Paris is also hostile to José Manuel Barroso, the commission president, because he is seen as representing an anti-protectionist, “Anglo-Saxon”, free market agenda. Berlusconi recently called for action to change “the attitude of the European commissioners, who leave governments in difficulties with their declarations”.

The Italian leader is especially peeved at a commission decision to launch an illegal state aid probe into an emergency 300-million-euro loan aimed at saving flag carrier airline Alitalia from bankruptcy.

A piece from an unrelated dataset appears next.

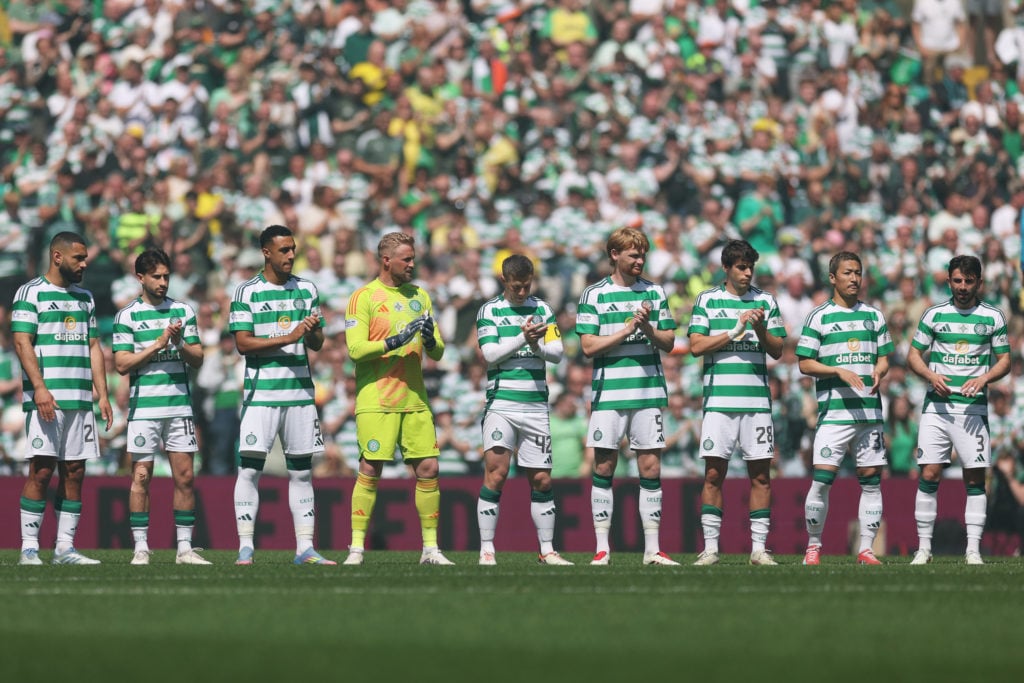 Celtic fans take part in a minute's applause before the game against St Mirren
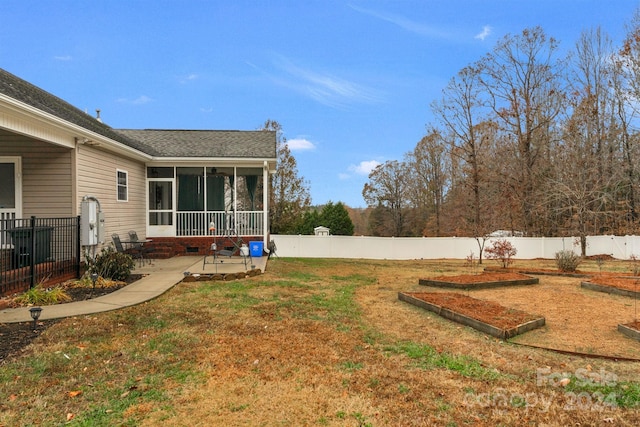 view of yard with a sunroom and a patio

The EU executive is fighting back. Barroso has hit out against Sarkozy and Italian Prime Minister Silvio Berlusconi for using ‘populist slogans’ to woo public opinion. But neither Sarkozy nor Berlusconi are likely to change their ways. The commission has always been a useful whipping boy for EU governments seeking to escape public criticism for unpopular reforms. However, fighting between leaders is hardly the best way to win the hearts and minds of European citizens.

The writer is Dawn’s correspondent in Brussels.